About this task:
Show me each line of the listing below where the word "moose" appears.

■ ■ ■ ■ ■

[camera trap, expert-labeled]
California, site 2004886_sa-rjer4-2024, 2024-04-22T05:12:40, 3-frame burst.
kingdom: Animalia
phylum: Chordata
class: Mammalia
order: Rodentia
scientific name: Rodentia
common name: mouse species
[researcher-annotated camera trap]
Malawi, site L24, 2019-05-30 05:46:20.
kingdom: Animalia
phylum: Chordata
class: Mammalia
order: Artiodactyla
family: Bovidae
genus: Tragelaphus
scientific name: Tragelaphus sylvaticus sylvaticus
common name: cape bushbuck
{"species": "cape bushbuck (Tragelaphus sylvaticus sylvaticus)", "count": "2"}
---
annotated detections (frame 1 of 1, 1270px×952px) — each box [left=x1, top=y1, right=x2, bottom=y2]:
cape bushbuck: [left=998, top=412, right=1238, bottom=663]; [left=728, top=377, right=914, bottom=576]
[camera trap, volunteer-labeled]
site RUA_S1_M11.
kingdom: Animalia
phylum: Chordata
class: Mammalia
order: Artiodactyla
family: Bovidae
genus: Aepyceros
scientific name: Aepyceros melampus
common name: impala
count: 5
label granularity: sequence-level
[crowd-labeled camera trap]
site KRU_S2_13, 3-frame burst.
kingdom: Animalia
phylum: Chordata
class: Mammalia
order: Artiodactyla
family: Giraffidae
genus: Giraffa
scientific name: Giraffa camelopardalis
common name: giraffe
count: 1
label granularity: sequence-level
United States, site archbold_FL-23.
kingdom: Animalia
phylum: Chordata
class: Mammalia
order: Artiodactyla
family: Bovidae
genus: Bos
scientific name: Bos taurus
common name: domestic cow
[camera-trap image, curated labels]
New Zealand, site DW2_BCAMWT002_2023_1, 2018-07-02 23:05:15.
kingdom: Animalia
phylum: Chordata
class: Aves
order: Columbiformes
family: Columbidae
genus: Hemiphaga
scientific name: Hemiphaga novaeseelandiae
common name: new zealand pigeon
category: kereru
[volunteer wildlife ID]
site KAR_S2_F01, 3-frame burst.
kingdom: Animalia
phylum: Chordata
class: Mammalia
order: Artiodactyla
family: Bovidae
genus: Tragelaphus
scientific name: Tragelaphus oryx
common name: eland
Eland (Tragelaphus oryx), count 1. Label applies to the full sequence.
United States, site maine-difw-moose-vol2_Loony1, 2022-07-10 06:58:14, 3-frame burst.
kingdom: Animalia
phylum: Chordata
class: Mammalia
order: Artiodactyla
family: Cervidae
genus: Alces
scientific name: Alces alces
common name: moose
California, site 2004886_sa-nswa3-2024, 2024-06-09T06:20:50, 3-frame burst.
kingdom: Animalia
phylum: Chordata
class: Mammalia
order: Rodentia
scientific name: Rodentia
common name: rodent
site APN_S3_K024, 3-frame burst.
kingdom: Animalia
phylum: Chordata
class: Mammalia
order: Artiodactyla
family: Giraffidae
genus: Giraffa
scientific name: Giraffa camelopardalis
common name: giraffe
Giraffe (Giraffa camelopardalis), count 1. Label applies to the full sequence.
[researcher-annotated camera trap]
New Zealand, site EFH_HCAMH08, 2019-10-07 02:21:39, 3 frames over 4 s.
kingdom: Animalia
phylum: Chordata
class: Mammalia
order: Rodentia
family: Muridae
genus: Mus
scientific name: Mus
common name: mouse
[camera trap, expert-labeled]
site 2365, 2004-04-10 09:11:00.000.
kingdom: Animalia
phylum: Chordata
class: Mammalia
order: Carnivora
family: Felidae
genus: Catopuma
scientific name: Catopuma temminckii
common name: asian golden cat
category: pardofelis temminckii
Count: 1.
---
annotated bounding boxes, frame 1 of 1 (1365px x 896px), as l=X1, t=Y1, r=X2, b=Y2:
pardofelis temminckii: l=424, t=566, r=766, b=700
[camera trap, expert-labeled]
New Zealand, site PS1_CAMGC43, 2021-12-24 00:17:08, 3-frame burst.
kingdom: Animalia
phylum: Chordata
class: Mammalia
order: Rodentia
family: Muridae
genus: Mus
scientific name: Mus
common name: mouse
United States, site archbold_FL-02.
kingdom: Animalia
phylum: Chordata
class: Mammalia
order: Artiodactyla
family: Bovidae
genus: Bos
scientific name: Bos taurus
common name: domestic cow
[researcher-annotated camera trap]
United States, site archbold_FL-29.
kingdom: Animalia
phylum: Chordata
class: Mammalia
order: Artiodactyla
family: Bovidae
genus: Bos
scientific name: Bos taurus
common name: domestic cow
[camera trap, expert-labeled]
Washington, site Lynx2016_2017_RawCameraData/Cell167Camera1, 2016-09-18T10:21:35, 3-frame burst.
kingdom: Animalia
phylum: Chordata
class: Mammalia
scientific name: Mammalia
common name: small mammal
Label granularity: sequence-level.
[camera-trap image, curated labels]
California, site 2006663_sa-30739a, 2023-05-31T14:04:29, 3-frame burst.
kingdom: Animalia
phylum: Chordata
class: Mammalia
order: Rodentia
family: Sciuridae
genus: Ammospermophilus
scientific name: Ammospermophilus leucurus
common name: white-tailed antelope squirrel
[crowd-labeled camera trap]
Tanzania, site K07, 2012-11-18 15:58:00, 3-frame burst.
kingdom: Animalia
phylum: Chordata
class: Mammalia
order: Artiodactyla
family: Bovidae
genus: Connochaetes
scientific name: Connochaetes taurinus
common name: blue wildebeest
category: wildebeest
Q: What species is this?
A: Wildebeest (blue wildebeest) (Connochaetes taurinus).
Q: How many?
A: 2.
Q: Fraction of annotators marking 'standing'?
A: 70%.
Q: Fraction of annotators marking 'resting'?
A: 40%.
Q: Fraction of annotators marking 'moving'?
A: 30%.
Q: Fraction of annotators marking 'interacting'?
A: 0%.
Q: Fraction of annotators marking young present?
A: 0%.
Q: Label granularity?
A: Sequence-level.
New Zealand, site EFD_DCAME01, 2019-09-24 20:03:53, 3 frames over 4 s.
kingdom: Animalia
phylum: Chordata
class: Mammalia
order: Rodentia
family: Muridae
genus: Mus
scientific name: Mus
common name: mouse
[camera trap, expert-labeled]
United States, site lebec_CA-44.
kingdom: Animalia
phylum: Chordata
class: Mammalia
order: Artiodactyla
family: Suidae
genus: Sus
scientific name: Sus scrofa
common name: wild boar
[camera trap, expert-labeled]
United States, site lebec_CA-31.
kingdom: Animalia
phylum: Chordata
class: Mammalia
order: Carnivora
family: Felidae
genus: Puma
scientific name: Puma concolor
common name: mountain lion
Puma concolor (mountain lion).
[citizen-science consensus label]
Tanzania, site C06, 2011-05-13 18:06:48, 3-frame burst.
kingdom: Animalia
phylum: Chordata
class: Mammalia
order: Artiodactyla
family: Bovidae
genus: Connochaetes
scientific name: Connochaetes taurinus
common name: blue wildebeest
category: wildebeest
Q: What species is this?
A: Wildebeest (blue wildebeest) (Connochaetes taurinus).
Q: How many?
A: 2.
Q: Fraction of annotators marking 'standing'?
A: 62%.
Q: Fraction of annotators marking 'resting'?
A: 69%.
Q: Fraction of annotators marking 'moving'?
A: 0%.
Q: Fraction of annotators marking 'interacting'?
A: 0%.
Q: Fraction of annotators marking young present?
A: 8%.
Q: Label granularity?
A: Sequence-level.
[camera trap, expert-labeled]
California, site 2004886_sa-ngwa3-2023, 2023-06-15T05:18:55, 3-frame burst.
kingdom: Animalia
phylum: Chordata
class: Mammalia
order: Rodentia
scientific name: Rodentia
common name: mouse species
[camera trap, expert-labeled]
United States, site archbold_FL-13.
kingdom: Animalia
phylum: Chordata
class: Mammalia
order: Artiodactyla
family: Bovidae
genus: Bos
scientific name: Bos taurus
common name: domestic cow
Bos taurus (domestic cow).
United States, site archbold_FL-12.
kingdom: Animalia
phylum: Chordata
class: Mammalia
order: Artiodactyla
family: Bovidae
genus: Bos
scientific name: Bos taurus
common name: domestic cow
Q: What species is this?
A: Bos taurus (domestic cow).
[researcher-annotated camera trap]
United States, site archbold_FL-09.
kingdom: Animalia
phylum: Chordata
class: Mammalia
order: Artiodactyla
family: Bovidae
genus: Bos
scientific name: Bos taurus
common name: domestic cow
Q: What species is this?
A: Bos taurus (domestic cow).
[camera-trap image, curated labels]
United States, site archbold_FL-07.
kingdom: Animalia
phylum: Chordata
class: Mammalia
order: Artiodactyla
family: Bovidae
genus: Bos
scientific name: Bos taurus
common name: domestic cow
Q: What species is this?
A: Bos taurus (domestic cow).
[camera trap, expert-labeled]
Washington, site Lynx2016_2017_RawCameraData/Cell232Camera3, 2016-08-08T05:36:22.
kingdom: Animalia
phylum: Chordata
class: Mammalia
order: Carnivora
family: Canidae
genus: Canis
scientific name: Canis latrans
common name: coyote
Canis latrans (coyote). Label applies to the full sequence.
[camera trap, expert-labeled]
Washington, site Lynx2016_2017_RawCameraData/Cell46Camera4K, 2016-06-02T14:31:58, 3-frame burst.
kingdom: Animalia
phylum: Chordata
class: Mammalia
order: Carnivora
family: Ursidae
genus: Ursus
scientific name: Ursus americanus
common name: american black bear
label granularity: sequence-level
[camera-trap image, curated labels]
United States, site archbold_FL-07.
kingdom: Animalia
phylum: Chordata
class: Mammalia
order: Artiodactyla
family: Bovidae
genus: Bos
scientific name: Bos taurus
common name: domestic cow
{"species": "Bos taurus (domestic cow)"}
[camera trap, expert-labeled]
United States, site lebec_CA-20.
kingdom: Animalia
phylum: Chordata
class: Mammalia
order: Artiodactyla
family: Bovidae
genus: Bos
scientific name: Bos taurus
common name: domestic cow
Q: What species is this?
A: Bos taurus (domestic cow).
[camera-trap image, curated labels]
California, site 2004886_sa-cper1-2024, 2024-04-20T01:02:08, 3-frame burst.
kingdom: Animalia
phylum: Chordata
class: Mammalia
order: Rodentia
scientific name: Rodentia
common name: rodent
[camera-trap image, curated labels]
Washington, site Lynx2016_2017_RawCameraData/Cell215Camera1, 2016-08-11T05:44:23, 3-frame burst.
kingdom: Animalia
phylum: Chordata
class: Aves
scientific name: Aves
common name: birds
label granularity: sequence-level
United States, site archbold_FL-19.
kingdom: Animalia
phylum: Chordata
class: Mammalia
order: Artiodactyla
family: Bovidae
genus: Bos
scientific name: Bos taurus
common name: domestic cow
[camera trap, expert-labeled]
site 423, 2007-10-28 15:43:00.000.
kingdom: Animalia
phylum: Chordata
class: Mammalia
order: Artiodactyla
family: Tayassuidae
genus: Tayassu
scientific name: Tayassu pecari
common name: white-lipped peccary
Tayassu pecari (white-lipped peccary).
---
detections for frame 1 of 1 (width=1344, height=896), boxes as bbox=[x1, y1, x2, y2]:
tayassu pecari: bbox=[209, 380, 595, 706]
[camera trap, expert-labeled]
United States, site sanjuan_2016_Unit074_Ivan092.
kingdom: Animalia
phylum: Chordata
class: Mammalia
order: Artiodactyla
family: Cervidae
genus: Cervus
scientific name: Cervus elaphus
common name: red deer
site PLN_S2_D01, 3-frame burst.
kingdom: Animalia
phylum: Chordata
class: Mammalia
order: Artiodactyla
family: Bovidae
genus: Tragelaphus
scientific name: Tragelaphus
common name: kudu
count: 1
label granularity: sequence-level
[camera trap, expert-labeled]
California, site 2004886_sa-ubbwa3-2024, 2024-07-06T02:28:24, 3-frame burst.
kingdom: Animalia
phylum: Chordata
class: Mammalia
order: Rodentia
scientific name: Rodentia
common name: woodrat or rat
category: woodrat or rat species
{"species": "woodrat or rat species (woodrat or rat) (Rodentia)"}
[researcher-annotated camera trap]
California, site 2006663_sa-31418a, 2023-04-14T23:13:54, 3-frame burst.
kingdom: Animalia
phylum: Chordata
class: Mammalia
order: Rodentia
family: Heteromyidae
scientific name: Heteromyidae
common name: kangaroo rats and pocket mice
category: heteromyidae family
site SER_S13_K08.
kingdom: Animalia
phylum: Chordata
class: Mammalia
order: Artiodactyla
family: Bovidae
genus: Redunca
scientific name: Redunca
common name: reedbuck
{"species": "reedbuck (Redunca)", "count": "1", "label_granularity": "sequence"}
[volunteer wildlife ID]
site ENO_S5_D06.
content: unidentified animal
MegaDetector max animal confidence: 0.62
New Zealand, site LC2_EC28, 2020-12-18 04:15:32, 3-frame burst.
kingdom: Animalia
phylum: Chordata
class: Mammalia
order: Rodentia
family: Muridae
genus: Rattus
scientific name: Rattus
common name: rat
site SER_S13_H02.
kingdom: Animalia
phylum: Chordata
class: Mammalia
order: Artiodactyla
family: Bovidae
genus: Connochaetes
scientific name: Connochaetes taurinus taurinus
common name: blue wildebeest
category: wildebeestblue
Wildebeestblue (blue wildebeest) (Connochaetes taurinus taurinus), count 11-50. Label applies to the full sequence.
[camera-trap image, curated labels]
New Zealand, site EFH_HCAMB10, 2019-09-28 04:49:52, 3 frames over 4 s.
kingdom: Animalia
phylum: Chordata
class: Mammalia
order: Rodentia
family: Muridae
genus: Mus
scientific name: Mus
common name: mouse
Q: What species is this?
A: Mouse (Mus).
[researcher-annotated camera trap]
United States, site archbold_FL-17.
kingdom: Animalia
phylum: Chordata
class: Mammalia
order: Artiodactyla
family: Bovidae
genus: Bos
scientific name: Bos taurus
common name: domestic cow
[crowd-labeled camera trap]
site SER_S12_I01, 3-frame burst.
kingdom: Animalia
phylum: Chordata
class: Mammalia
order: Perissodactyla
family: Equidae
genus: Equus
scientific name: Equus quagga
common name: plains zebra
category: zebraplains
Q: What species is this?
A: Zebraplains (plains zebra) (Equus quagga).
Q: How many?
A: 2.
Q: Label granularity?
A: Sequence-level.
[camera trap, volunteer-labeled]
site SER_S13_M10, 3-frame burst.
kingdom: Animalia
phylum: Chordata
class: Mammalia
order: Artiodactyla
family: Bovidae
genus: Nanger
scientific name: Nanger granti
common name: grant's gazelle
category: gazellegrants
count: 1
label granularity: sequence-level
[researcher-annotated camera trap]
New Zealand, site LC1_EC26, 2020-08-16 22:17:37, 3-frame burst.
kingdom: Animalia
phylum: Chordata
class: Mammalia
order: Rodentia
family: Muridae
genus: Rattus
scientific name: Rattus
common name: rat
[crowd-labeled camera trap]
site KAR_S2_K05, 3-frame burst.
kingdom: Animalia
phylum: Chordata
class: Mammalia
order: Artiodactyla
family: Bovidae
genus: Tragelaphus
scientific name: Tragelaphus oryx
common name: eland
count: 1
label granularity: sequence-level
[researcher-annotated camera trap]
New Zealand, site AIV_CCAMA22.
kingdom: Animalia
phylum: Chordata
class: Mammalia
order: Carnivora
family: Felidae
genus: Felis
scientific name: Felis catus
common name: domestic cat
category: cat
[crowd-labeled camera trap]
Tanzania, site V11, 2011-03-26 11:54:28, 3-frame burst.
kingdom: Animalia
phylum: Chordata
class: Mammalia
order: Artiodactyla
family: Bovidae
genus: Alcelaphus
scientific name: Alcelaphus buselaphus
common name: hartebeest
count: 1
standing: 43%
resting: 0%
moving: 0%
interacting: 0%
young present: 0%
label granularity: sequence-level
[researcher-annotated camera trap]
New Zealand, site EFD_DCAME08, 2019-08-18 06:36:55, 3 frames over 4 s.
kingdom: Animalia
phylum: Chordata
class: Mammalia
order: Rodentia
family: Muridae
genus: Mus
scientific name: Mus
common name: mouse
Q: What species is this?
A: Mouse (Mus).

■ ■ ■ ■ ■

Answer box:
United States, site maine-difw-moose-vol2_Loony1, 2022-07-10 06:58:14, 3-frame burst.
common name: moose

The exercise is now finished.